The New York City doctor who contracted Ebola while treating patients in Guinea has been released from the hospital Tuesday, hospital and city officials confirmed.
In a press conference Tuesday morning, NYC Mayor Bill de Blasio and first lady Chirlane McCray hugged Dr. Craig Spencer, thanking him for his service in the fight against Ebola.
“Dr. Spencer is Ebola-free, and New York City is Ebola-free,” de Blasio said.
The mayor praised Spencer for his calm, and his “strength, courage, dignity, humor, humor amidst it all.”
Spencer, 33, was admitted to Bellevue Hospital Center on Oct. 23 after exhibiting symptoms of the Ebola virus shortly after his return from West Africa, where he had been a volunteer with Doctors Without Borders/ Médecins Sans Frontières.

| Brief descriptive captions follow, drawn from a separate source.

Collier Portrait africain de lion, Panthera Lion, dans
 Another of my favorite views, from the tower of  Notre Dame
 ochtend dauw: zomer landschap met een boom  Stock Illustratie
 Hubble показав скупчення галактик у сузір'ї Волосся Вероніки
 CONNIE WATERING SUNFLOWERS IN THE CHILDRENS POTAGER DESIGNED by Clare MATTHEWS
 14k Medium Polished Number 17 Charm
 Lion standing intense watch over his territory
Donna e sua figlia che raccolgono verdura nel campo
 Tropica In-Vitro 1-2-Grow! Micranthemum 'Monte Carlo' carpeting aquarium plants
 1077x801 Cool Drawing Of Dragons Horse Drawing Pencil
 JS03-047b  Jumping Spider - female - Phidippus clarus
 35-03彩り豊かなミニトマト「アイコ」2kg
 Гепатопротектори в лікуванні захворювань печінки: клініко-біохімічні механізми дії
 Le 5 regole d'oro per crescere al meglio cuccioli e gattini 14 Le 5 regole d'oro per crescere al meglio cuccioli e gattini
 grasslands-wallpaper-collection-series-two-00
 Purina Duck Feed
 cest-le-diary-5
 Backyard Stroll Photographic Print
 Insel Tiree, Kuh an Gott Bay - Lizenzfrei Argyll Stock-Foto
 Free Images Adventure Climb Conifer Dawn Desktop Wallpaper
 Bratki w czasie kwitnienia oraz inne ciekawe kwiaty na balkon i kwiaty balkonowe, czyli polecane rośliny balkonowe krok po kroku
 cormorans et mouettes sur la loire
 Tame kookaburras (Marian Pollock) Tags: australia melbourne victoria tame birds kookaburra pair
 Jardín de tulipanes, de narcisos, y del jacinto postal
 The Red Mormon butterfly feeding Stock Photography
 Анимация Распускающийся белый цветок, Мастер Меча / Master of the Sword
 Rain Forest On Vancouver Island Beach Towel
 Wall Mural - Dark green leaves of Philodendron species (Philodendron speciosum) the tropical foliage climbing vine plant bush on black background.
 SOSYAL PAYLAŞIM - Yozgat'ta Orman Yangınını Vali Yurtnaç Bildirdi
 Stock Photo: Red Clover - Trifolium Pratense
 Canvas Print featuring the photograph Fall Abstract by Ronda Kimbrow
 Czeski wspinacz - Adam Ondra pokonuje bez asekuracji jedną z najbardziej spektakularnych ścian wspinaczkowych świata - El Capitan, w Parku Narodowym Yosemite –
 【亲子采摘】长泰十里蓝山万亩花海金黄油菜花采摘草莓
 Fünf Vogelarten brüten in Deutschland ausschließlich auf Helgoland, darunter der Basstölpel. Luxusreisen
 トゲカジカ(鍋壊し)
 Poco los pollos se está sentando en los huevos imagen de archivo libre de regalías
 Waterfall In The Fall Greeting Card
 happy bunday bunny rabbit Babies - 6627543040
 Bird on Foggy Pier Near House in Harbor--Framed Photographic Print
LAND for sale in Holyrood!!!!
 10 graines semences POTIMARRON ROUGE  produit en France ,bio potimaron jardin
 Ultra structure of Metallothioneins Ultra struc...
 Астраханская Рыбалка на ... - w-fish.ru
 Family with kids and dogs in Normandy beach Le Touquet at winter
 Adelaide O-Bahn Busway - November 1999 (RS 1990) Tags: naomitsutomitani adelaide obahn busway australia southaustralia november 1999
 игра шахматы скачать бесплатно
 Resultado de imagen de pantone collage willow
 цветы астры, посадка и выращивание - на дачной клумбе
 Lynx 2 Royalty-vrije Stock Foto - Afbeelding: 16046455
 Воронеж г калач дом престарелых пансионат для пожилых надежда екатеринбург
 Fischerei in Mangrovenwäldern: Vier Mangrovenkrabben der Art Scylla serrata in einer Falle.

“My early detection, reporting and recovery from Ebola speaks to the effectiveness of the protocols in place for health staff returning from West Africa at the time of my infection. I am a living example of how those protocols work, and of how early detection is critical to both surviving Ebola and ensuring that it is not transmitted to others, Spencer said during the press conference.
“Please join me in turning our attention back to West Africa, and ensuring that medical volunteers and other aid workers do not face stigma and threats upon their return home. Volunteers need to be supported to help fight this outbreak at its source,” he said.
In a statement released Tuesday, New York Gov. Andrew Cuomo thanked Spencer for his work and employees at Bellevue for protecting public health and treating Spencer.
“Today is proof that proper preparedness and erring on the side of caution can save lives. On behalf of all New Yorkers, I am greatly relieved to hear of Dr. Spencer’s recovery and thank him for his important and heroic work on the frontlines of this devastating epidemic in West Africa,” Cuomo said in the statement.
"After a rigorous course of treatment and testing, Dr. Craig Spencer— the patient admitted and diagnosed with Ebola Disease Virus at HHC Bellevue Hospital Center— has been declared free of the virus," the hospital said in written statement Monday. "Dr. Spencer poses no public health risk and will be discharged from the hospital tomorrow, Tuesday, November 11th."
Spencer is the city’s first confirmed case of the virus. Prior to his diagnosis, he used the subway transit system to travel to a Brooklyn bowling alley from his Harlem apartment, and rode in a taxi before being admitted to the hospital. Spencer’s fiancée was monitored for the virus and eventually discharged from the hospital.
As part of his treatment, the Columbia University Medical Center doctor received donated plasma from Nancy Writebol, a fellow health care worker with the Christian organization SIM who was treated in August for the disease. She was transported to Emory Hospital in Georgia, where she recovered.